Each entry should be quoted word for word, including every mark of punctuation.
::: ROWS
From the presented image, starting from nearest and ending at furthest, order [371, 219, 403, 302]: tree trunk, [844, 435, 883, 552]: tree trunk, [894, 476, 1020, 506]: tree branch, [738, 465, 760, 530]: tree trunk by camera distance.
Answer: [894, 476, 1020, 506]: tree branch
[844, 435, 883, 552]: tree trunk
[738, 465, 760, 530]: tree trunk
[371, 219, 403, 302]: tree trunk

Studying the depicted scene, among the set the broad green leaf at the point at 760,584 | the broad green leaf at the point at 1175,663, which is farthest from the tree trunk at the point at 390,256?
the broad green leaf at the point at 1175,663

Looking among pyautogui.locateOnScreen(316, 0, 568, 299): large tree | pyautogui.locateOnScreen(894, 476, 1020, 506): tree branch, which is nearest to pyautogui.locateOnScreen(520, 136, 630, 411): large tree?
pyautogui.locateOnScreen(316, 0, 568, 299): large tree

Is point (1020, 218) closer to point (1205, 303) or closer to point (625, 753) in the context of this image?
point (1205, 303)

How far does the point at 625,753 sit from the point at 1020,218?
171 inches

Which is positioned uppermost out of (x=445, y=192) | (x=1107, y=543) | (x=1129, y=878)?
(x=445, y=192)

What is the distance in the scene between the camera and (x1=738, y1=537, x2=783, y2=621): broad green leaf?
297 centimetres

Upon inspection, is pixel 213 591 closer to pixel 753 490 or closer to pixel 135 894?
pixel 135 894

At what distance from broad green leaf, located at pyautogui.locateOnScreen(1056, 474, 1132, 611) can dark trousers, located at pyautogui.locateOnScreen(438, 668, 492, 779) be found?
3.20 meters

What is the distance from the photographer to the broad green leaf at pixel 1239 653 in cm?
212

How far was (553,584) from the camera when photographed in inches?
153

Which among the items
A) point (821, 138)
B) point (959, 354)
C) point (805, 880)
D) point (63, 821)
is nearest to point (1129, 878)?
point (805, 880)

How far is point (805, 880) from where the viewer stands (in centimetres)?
::::::
● **SOLUTION FOR THIS EXERCISE**:
From the presented image, starting from nearest and ending at furthest, order [371, 219, 403, 302]: tree trunk, [844, 435, 883, 552]: tree trunk, [894, 476, 1020, 506]: tree branch, [738, 465, 760, 530]: tree trunk by camera distance.
Answer: [894, 476, 1020, 506]: tree branch
[844, 435, 883, 552]: tree trunk
[738, 465, 760, 530]: tree trunk
[371, 219, 403, 302]: tree trunk

Studying the depicted scene, among the set the broad green leaf at the point at 760,584 | the broad green leaf at the point at 1175,663, which is farthest from the tree trunk at the point at 390,256?
the broad green leaf at the point at 1175,663

Looking among pyautogui.locateOnScreen(316, 0, 568, 299): large tree | pyautogui.locateOnScreen(894, 476, 1020, 506): tree branch, which is nearest to pyautogui.locateOnScreen(520, 136, 630, 411): large tree?
pyautogui.locateOnScreen(316, 0, 568, 299): large tree

Is point (1020, 218) closer to point (1205, 303) or closer to point (625, 753) in the context of this image?
point (1205, 303)

How far does the point at 625,753 sit from the point at 1020,218?
171 inches

Which is positioned uppermost out of (x=445, y=192) | (x=1107, y=543) | (x=1129, y=878)?
(x=445, y=192)

What is the distance in the scene between the camera and (x1=738, y1=537, x2=783, y2=621): broad green leaf?
297 centimetres

Upon inspection, is pixel 213 591 closer to pixel 753 490 or closer to pixel 135 894?
pixel 135 894

At what distance from broad green leaf, located at pyautogui.locateOnScreen(1056, 474, 1132, 611) can dark trousers, located at pyautogui.locateOnScreen(438, 668, 492, 779) be found?
3.20 meters

What is the distance from the photographer to the broad green leaf at pixel 1239 653 in cm?
212

How far was (553,584) from the camera when photographed in inches?
153

Which among the items
A) point (821, 138)
B) point (959, 354)
C) point (805, 880)
D) point (63, 821)
is nearest to point (1129, 878)?
point (805, 880)

How far is point (805, 880) from where the viewer stands (in centimetres)?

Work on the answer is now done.